[VORGEGEBENER TEXT]
Trotz der Beeinträchtigungen der psychischen und physischen Integrität der K sind im Fehlverhalten des E keine schweren Straftaten zu erkennen, die die Totenfürsorge als eine für K schlechthin unerträgliche/unverhältnismäßige Pflicht erscheinen lassen. Eine ungeschriebene Ausnahme der Bestattungspflicht und eine Kostenverlagerung auf die Allgemeinheit ist nicht gerechtfertigt (OVG Lüneburg FamRZ 13, 1251, körperliche Misshandlung der Kinder durch den Verstorbenen, körperliche Misshandlung der Ehefrau und Bedrohung mit dem Tod durch den Verstorbenen; OVG Lüneburg 4.4.08, 8 LA 4/08, n.v., körperliche Misshandlung der Kinder durch die Verstorbene).

[AUFGABEN]
**A)** Nenne bitte alle Verfehlungen, die im Text zur Bestattungspflicht in der Klammer mit den Gerichtsentscheidungen aufgeführt sind.
**B)** Fasse den Text zur Bestattungspflicht in zwei Sätzen zusammen.
**C)** Erläutere anhand des Textes zur Bestattungspflicht, warum K die Totenfürsorge nicht erlassen wird.
Die anschließenden Einträge sind vom Text unabhängiges Material.

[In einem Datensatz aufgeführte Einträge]

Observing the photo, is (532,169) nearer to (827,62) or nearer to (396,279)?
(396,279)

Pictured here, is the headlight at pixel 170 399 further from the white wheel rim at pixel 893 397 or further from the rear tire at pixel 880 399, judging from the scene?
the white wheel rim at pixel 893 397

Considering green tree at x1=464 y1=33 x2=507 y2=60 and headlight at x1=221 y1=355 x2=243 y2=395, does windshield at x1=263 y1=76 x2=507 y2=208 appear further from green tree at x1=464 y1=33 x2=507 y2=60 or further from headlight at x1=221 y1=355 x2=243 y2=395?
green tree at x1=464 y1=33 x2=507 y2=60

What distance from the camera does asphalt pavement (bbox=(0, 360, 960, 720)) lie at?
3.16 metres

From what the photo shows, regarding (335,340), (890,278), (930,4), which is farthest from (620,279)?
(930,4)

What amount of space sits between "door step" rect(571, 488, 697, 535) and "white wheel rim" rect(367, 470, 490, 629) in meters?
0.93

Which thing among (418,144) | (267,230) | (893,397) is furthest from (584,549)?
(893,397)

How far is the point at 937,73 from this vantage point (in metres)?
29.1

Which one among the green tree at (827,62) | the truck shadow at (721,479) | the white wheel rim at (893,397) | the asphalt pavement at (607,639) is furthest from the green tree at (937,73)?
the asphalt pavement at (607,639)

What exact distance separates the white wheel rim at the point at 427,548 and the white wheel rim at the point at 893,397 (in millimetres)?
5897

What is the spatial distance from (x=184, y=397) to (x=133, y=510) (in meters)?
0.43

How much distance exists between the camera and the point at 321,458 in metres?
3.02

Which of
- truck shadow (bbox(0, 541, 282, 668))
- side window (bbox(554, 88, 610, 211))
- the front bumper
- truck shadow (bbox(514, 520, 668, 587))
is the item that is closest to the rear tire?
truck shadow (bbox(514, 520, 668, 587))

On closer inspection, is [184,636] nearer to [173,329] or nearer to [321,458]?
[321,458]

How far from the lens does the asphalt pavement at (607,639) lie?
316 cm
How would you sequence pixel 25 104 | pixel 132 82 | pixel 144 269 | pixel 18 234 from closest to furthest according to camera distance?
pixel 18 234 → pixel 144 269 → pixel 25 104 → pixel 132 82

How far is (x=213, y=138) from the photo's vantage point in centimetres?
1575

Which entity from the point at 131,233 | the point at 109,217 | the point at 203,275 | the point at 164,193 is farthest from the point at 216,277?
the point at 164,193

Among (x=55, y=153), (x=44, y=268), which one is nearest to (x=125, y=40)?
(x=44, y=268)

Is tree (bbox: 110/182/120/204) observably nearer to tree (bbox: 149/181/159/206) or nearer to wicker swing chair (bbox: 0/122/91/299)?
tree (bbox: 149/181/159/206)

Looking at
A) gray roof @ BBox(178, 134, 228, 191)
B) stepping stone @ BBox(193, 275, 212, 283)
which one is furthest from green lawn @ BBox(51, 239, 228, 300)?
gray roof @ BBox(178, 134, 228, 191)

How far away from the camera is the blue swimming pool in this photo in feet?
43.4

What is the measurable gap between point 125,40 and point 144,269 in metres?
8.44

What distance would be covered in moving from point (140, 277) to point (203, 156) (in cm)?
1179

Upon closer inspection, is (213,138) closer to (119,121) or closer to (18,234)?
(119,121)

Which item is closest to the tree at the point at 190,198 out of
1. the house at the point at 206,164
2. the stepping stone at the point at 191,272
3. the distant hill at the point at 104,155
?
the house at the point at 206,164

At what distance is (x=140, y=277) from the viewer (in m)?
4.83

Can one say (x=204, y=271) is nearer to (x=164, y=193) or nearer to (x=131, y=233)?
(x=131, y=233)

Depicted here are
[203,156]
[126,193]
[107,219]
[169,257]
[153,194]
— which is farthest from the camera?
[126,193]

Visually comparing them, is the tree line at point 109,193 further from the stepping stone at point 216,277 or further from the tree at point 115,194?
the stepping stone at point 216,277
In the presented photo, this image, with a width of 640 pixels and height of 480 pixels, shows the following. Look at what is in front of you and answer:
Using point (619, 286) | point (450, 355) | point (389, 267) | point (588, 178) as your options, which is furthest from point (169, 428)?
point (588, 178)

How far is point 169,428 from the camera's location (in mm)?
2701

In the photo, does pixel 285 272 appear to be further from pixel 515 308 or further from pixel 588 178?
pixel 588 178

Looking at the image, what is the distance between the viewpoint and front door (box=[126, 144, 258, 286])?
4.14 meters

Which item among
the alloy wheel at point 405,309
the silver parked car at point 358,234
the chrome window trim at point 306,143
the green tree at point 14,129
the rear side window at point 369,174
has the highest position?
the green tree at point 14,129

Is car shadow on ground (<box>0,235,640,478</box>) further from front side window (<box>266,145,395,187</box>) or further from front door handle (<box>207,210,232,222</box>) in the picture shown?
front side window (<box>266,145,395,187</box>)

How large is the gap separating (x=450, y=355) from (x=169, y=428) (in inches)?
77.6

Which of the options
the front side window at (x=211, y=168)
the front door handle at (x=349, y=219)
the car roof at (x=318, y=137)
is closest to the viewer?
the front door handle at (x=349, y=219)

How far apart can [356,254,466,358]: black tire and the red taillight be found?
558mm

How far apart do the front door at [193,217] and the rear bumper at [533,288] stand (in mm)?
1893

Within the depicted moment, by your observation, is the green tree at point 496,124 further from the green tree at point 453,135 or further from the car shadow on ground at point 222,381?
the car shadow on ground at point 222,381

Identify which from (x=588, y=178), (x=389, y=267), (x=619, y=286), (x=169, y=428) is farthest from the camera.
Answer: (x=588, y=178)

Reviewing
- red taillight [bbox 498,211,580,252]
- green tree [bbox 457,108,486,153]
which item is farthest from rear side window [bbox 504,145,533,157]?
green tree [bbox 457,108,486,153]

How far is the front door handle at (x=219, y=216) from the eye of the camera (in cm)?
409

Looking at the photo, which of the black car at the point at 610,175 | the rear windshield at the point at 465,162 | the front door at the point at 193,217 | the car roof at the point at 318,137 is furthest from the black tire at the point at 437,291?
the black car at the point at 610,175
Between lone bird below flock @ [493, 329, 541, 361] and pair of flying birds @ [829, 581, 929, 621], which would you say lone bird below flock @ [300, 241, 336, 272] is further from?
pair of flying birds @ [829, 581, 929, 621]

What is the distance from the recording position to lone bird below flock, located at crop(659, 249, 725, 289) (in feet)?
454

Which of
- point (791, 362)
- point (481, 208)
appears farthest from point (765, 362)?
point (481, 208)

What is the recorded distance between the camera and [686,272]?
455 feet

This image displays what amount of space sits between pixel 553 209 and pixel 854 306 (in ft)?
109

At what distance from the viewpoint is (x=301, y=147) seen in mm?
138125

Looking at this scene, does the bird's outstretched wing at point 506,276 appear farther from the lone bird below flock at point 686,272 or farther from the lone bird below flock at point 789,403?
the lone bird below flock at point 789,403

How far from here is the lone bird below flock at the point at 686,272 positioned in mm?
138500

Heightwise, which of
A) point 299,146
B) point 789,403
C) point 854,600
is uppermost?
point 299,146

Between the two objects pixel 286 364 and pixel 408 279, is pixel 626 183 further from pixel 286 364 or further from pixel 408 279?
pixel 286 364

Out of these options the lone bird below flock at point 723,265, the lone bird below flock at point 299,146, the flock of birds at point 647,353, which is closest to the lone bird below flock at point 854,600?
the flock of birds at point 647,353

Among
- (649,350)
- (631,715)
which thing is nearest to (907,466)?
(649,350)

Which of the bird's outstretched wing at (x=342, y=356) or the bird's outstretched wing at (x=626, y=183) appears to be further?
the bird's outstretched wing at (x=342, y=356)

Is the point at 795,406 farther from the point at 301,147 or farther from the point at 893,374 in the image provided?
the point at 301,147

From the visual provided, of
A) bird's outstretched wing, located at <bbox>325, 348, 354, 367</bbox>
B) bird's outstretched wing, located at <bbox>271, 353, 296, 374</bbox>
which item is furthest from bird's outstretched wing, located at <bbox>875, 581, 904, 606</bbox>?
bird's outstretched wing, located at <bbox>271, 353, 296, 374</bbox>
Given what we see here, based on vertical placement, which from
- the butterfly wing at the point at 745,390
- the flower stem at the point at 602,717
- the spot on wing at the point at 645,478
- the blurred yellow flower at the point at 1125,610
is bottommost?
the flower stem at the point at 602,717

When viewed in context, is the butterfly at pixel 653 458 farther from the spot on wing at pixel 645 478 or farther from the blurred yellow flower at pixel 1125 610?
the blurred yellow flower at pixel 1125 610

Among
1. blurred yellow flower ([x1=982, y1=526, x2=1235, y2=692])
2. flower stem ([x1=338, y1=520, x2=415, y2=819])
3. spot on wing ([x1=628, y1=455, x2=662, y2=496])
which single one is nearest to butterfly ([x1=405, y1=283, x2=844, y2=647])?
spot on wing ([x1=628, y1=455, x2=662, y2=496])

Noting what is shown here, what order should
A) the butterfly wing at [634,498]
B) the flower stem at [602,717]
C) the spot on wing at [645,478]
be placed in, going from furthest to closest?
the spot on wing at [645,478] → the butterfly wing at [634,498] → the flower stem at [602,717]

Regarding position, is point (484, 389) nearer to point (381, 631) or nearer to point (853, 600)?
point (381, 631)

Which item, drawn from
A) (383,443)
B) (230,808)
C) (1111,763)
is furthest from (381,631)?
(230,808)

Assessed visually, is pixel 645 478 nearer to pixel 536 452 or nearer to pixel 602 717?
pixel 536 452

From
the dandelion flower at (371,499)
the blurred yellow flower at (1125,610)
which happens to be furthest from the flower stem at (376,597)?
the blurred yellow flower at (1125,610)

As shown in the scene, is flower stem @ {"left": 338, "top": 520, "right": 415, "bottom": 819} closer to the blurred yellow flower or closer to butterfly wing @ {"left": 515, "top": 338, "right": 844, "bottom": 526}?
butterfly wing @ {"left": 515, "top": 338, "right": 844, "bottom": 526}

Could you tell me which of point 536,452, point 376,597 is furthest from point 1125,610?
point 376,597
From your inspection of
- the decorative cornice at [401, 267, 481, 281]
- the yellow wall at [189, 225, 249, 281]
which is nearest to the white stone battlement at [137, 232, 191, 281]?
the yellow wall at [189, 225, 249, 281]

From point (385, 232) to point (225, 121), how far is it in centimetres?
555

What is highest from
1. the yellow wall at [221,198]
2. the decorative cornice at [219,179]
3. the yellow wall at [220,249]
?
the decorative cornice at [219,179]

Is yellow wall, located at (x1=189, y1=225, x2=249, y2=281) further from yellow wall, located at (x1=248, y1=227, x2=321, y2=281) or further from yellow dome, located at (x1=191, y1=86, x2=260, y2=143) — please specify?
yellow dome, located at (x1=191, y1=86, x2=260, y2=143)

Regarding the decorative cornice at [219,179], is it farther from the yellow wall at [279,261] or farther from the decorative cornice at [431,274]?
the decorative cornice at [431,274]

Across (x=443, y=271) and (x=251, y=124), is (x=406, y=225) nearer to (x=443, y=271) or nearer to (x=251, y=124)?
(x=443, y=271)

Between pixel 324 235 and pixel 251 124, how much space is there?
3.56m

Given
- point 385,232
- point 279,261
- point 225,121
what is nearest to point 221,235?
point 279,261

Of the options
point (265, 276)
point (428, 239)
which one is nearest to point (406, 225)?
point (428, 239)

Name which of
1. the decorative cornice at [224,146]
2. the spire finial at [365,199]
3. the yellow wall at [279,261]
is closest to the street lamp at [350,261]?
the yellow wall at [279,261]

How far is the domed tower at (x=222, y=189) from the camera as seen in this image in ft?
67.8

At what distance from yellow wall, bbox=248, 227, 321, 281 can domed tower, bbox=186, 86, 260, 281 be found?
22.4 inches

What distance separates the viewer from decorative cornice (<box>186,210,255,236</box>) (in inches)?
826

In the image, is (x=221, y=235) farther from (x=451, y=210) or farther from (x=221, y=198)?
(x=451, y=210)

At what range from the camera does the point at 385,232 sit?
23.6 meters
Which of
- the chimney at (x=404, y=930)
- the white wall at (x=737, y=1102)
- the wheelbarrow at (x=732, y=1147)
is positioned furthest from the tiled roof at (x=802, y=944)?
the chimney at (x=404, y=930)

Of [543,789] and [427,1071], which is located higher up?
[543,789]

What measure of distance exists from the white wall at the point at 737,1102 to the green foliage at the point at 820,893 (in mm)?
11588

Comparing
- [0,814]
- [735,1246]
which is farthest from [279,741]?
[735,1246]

[LÖSUNGEN]
**A)**
- körperliche Misshandlung der Kinder durch den Verstorbenen
- körperliche Misshandlung der Ehefrau
- Bedrohung mit dem Tod durch den Verstorbenen
- körperliche Misshandlung der Kinder durch die Verstorbene

**B)** Trotz der Beeinträchtigungen der psychischen und physischen Integrität der K ist im Fehlverhalten des E keine schwere Straftat zu erkennen, die die Totenfürsorge für K als schlechthin unerträgliche oder unverhältnismäßige Pflicht erscheinen ließe. Eine ungeschriebene Ausnahme von der Bestattungspflicht und eine Verlagerung der Kosten auf die Allgemeinheit sind daher nicht gerechtfertigt.

**C)** Im Fehlverhalten des E sind trotz der Beeinträchtigungen der psychischen und physischen Integrität der K keine schweren Straftaten zu erkennen. Deshalb erscheint die Totenfürsorge für K nicht als schlechthin unerträgliche oder unverhältnismäßige Pflicht, und eine ungeschriebene Ausnahme samt Kostenverlagerung auf die Allgemeinheit ist nicht gerechtfertigt.